- **WRITTEN TASK 1**:
Please copy the preposition-error passage word for word, from "Referring to FIG. 2, the" up to and including "having grammatical errors.".
- **WRITTEN TASK 2**:
Write the next part of the passage on detecting preposition errors, beginning right after its final line.

- **PASSAGE**:
-----
FIG. 2 is a flow chart to explain a procedure of constructing an error pattern database according to an exemplary embodiment of the present disclosure.

Referring to FIG. 2, the error pattern database 130 may be pre-constructed by comparing a grammatical error corpus and extracted patterns (S410) and verifying whether preposition errors exist or not (S420).

Here, the grammatical error corpus may be pre-constructed through machine learning on texts having grammatical errors.

When the input text is provided, the input text may be normalized by tagging words constituting the input text with corresponding tags based on part-of-speech information of the input text, the text dictionary, and the named entity recognition, and a plurality of word sequences may be extracted from the input text in reference to the preposition included in the normalized input text according to the predetermined window size.

Here, the predetermined window size may mean the predetermined number of words extracted from the input text. The word sequences can be extracted by using as many words prior to or subsequent to the preposition as the predetermined window size, and a plurality of patterns may be extracted from the extracted plurality of word sequences.

In order to verify whether a preposition error exists in the extracted plurality of patterns, the extracted plurality of patterns may be compared with the pre-constructed grammatical error corpus (S420).

Here, the reason of the verification is for recording only patterns having preposition errors into the error pattern database 130 among a large number of patterns extracted by using the word sequences.

Accordingly, the grammatical error corpus is compared with the extracted patterns, and only matched patterns are recorded into the error pattern database 130 (S430). On the contrary, the patterns which are not matched to the grammatical error corpus are not recorded into the error pattern database 130 since they may be regarded to as non-valid patterns having no preposition errors (S440).

FIG. 3 is an exemplary view to explain a procedure of normalizing an input text based on a text dictionary according to an exemplary embodiment of the present disclosure.

Referring to FIG. 3, the input text may be normalized by tagging part-of-speeches of words constituting the input text based on the text dictionary.

As depicted in (a) of FIG. 3, words constituting the input text “She goes on Monday” may be tagged such that the input text is normalized into “She/PP$ goes/VB$ on Monday/NN”.

Here, ‘PP’ means a tag corresponding to a personal pronoun, ‘VB’ means a tag corresponding to a verb, and ‘NN’ means a tag corresponding to a noun. However, tags used for the present invention are not restricted thereto, and various formats of tags may be used for tagging the input text.

In the tagged input text, words having temporal meaning may be substituted with time-type information based on the pre-constructed text dictionary.

TABLE 1
Type      Examples
<DATE>    Monday, Tuesday, Wednesday, Thursday, Friday,
          Saturday, Sunday
<MONTH>   January, February, March, April, May, June, July,
          August, September, October, November, December
<HOLIDAY> Christmas, Thanksgiving, . . .
<ORDNUM>  1st, first, 2nd, second, . . .
<INDAY>   Morning, Afternoon, Evening
<YEAR>    1000~2100, . . .
-----
- **DATASET EXTRACT**:
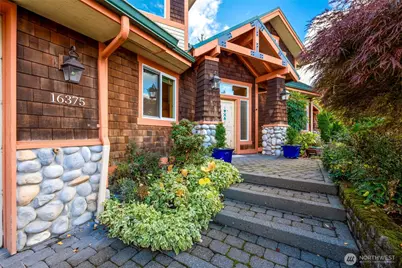 16375 NE 44th Court, Redmond, WA 98052 - Photo 3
-----
- **TASK OUTPUT 1**:
Referring to FIG. 2, the error pattern database 130 may be pre-constructed by comparing a grammatical error corpus and extracted patterns (S410) and verifying whether preposition errors exist or not (S420).

Here, the grammatical error corpus may be pre-constructed through machine learning on texts having grammatical errors.

- **TASK OUTPUT 2**:
<NUM>     1, 2, 3, . . . , one, two, three, . . .
<MEAL>    Breakfast, Lunch, Dinner, . . .

The table 1 illustrates an example of the pre-constructed text dictionary. By referring to the table 1, a word ‘Monday’ having temporal meaning may be substituted with the tag <DATE> such that the input text is normalized into “PP$ VB$ on <DATE>”.

As depicted in (b) of FIG. 3, words constituting the input text “I go on Tuesday” may be tagged such that the input text is normalized into “I/PP$ go/VB$ on Tuesday/NN”.

Also, the word ‘Tuesday’ having temporal meaning may be substituted with the tag <DATE> based on the text dictionary illustrated as the table 1 such that the input text is normalized into “PP$ VB$ on <DATE>”.

Here, as described above, although words constituting the input text “She goes on Monday” of (a) of FIG. 3 and the input text “I go on Tuesday” of (b) of FIG. 3 are different, they may be normalized into the same format “PP$ VB$ on <DATE>” based on respective part-of-speech information of them and the text dictionary.

Therefore, two input texts normalized into the same format “PP$ VB$ on <DATE>” may be identified as having the same pattern such that more accurate and valid patterns on preposition errors can be extracted.

FIG. 4 is an exemplary view to explain a procedure of normalizing an input text based on named entity recognition according to an exemplary embodiment of the present disclosure.

Referring to FIG. 4, the input text may be normalized based on named entity recognition by tagging part-of-speeches of words constituting the input text.

As depicted in (a) of FIG. 4, words constituting the input text “I live in Seoul” may be tagged such that the input text is normalized into “I/PP$ live/VB$ in Seoul/NN”.

As described above, ‘PP’ means a tag corresponding to a personal pronoun, ‘VB’ means a tag corresponding to a verb, and ‘NN’ means a tag corresponding to a noun. However, tags used for the present invention are not restricted thereto, and various formats of tags may be used for tagging the input text.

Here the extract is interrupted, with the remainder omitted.